Selected extract:
##############################

UAT: snapshot sandbox strategy raises NotImplementedError — tools with checkpoint: "snapshot" (e.g., shell_execute) cannot be properly checkpointed #2472

Open
opened 2026-04-03 18:36:22 +00:00 by freemo · 1 comment
Owner

Metadata

  • Branch: fix/snapshot-sandbox-not-implemented
  • Commit Message: fix(sandbox): implement snapshot sandbox strategy in SandboxFactory
  • Milestone: v3.3.0
  • Parent Epic: #362

Description

The snapshot sandbox strategy is listed in the spec as a valid strategy and is referenced by built-in tools (e.g., shell_execute has checkpoint: "snapshot"), but the SandboxFactory raises NotImplementedError when this strategy is requested.

Expected Behavior (from spec)

The spec (docs/specification.md lines 7120, 7351) shows shell_execute with checkpoint: "snapshot". The snapshot strategy should provide a filesystem snapshot mechanism for sandboxing shell execution. The SandboxStrategyStr type in factory.py includes "snapshot" as a valid literal value.

Actual Behavior

In src/cleveragents/infrastructure/sandbox/factory.py lines 159–160:

if sandbox_strategy == STRATEGY_SNAPSHOT:
    raise NotImplementedError("Snapshot sandbox not yet implemented")

##############################

Given material:
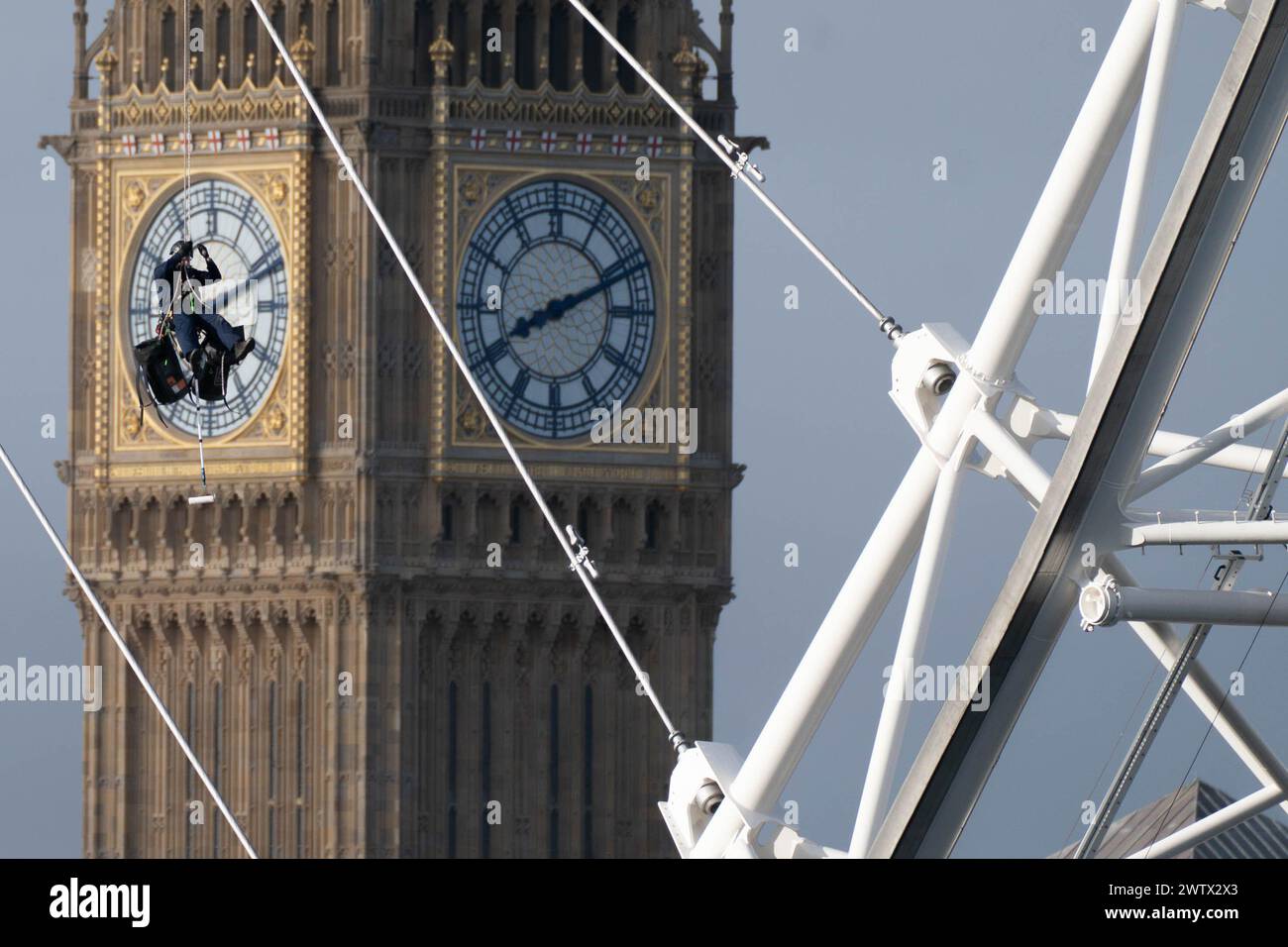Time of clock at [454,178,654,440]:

##############################

Retype the passage of the snapshot sandbox issue from "Description" to "Behavior (from spec)", word for word.

Description

The snapshot sandbox strategy is listed in the spec as a valid strategy and is referenced by built-in tools (e.g., shell_execute has checkpoint: "snapshot"), but the SandboxFactory raises NotImplementedError when this strategy is requested.

Expected Behavior (from spec)